• [INSTRUCTIONS FOR THE TASK]: Repeat the lines of the material below word for word, starting with the line that contains "From pixel 87" and continuing through the last line of the material.

-- Start of SUPPLIED RECORDS --

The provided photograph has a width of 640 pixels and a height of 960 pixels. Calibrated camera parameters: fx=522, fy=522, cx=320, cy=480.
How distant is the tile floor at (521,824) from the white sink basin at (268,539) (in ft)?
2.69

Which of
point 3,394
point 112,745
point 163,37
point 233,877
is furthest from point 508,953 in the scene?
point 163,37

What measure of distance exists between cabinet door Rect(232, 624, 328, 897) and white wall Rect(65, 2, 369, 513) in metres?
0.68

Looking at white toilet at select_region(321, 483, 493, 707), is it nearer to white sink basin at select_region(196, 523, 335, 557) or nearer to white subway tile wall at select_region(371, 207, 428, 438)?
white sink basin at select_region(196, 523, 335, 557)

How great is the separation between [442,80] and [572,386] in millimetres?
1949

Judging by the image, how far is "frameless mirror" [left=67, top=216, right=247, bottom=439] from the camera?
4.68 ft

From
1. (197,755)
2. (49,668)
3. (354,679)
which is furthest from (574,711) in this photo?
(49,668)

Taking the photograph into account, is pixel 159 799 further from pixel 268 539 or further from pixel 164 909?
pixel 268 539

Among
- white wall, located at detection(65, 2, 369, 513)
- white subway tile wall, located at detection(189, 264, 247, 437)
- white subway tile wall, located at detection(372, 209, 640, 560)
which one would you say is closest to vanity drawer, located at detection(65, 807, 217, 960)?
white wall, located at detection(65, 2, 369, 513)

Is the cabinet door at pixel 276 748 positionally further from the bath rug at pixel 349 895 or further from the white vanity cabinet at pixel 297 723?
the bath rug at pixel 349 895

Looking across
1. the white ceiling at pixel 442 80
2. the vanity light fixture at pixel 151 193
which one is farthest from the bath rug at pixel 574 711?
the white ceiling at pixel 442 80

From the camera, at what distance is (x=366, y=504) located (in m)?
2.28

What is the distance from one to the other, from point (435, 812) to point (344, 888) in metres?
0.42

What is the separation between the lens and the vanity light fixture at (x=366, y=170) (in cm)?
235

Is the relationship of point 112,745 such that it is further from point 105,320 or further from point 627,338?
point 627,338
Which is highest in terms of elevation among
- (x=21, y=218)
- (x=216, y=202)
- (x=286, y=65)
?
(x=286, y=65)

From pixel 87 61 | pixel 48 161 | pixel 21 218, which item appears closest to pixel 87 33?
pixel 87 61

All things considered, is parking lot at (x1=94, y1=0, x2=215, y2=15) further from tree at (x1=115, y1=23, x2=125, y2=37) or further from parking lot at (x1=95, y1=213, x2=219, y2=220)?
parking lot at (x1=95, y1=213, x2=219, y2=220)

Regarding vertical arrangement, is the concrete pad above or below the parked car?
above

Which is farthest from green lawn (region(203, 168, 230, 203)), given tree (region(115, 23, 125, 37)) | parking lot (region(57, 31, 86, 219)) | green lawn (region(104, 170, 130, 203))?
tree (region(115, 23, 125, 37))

-- End of SUPPLIED RECORDS --

• [THE OUTPUT]:
From pixel 87 61 | pixel 48 161 | pixel 21 218, which item appears closest to pixel 87 33?
pixel 87 61

All things considered, is parking lot at (x1=94, y1=0, x2=215, y2=15) further from tree at (x1=115, y1=23, x2=125, y2=37) or further from parking lot at (x1=95, y1=213, x2=219, y2=220)?
parking lot at (x1=95, y1=213, x2=219, y2=220)

Regarding vertical arrangement, is the concrete pad above or below the parked car?
above

Which is farthest from green lawn (region(203, 168, 230, 203)), given tree (region(115, 23, 125, 37)) | parking lot (region(57, 31, 86, 219)) | green lawn (region(104, 170, 130, 203))?
tree (region(115, 23, 125, 37))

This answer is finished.